Slimeball Spammers
Well, will you look at this piece of spam I got this morning?
Your credit card will be billed at $22.95 weekly and free 3 pack of child porn CD is shipping to your billing address. To cancel your membership and CD pack please email full credit card details to [EMAIL ADDRESS DELETED]. Ready to enjoy all types of underage porn? We have the best selection for every taste! Click the secret link below and have fun.. [WEB SITE ADDRESS DELETED]Now, realize this: these guys are almost certainly not distributing child porn. If they were they'd have been shut down long ago. What they're doing is sending out this spam, in the hopes of causing people to freak out, panic, and immediately mail them credit card info. Yes, it would be stupid of someone to do so, but if you mail that to tens of thousands of people, the odds of one of them being naive, drunk, or silly enough to do it approach 100%. In fact this is particularly clever, because a normally intelligent person might panic at the words "child porn" and respond without thinking.

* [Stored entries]
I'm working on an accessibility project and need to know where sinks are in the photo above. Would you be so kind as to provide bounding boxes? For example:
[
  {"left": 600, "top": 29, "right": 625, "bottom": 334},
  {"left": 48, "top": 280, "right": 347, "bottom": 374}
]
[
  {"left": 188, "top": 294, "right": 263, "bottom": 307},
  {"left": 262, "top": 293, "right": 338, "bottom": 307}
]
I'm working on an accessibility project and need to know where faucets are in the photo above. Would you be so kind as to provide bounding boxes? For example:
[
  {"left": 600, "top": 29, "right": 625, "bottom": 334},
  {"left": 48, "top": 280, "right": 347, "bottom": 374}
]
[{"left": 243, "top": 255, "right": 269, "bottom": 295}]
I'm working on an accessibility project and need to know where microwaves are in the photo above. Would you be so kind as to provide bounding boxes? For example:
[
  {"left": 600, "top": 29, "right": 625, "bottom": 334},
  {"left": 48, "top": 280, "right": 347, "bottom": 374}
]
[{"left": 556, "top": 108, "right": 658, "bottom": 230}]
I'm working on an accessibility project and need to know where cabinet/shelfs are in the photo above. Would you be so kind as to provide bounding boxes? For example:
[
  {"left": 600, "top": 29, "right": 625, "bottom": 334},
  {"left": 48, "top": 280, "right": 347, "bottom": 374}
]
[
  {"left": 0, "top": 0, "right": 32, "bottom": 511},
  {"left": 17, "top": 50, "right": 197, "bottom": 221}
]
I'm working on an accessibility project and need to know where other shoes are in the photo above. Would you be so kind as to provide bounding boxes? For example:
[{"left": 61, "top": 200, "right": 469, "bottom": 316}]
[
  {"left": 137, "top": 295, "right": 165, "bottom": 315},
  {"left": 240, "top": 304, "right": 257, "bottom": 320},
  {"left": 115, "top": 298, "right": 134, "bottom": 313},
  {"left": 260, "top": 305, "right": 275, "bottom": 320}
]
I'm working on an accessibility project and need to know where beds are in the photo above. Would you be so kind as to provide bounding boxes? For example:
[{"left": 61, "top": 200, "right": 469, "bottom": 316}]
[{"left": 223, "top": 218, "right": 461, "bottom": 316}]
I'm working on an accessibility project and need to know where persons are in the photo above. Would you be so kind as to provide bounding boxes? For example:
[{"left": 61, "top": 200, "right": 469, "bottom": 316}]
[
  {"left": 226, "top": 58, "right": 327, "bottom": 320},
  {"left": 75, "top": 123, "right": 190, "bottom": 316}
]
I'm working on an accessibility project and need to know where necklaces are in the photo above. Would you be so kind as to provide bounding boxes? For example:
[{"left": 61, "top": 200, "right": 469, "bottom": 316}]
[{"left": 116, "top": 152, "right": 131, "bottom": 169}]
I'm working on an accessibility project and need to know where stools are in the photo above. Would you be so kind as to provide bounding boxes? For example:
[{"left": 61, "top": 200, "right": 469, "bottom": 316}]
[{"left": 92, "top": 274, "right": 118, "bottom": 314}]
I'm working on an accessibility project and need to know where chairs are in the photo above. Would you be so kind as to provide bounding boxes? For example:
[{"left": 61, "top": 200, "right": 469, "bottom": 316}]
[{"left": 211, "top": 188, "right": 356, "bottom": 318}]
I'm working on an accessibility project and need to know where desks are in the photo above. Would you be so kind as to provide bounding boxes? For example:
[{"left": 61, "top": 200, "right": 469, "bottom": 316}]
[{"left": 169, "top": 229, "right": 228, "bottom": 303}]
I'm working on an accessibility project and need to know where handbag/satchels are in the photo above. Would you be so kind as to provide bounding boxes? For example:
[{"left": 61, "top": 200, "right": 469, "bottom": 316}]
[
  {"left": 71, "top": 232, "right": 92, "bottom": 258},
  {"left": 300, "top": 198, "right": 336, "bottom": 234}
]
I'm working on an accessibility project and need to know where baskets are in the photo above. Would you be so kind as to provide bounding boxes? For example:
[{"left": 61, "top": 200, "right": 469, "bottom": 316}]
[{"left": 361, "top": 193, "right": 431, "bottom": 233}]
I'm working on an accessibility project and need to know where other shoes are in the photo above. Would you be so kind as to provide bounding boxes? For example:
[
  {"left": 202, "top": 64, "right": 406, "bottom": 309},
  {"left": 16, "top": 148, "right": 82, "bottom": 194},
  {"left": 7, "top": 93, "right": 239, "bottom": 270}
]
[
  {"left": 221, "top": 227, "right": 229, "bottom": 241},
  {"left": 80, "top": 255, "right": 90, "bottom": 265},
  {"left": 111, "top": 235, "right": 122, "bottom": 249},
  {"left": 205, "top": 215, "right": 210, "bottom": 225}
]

* [Stated problem A] Transcribe the post about the scam email in full, with every word kept as it appears.
* [Stated problem B] Reproduce the records word for word, starting at the line that contains "know where chairs" and ending with the final line of the records.

* [Result A]
Slimeball Spammers
Well, will you look at this piece of spam I got this morning?
Your credit card will be billed at $22.95 weekly and free 3 pack of child porn CD is shipping to your billing address. To cancel your membership and CD pack please email full credit card details to [EMAIL ADDRESS DELETED]. Ready to enjoy all types of underage porn? We have the best selection for every taste! Click the secret link below and have fun.. [WEB SITE ADDRESS DELETED]Now, realize this: these guys are almost certainly not distributing child porn. If they were they'd have been shut down long ago. What they're doing is sending out this spam, in the hopes of causing people to freak out, panic, and immediately mail them credit card info. Yes, it would be stupid of someone to do so, but if you mail that to tens of thousands of people, the odds of one of them being naive, drunk, or silly enough to do it approach 100%. In fact this is particularly clever, because a normally intelligent person might panic at the words "child porn" and respond without thinking.

* [Result B]
I'm working on an accessibility project and need to know where chairs are in the photo above. Would you be so kind as to provide bounding boxes? For example:
[{"left": 61, "top": 200, "right": 469, "bottom": 316}]
[{"left": 211, "top": 188, "right": 356, "bottom": 318}]
I'm working on an accessibility project and need to know where desks are in the photo above. Would you be so kind as to provide bounding boxes? For example:
[{"left": 61, "top": 200, "right": 469, "bottom": 316}]
[{"left": 169, "top": 229, "right": 228, "bottom": 303}]
I'm working on an accessibility project and need to know where handbag/satchels are in the photo above. Would you be so kind as to provide bounding boxes? For example:
[{"left": 61, "top": 200, "right": 469, "bottom": 316}]
[
  {"left": 71, "top": 232, "right": 92, "bottom": 258},
  {"left": 300, "top": 198, "right": 336, "bottom": 234}
]
I'm working on an accessibility project and need to know where baskets are in the photo above. Would you be so kind as to provide bounding boxes? For example:
[{"left": 61, "top": 200, "right": 469, "bottom": 316}]
[{"left": 361, "top": 193, "right": 431, "bottom": 233}]
I'm working on an accessibility project and need to know where other shoes are in the photo above. Would you be so kind as to provide bounding boxes? For example:
[
  {"left": 202, "top": 64, "right": 406, "bottom": 309},
  {"left": 16, "top": 148, "right": 82, "bottom": 194},
  {"left": 7, "top": 93, "right": 239, "bottom": 270}
]
[
  {"left": 221, "top": 227, "right": 229, "bottom": 241},
  {"left": 80, "top": 255, "right": 90, "bottom": 265},
  {"left": 111, "top": 235, "right": 122, "bottom": 249},
  {"left": 205, "top": 215, "right": 210, "bottom": 225}
]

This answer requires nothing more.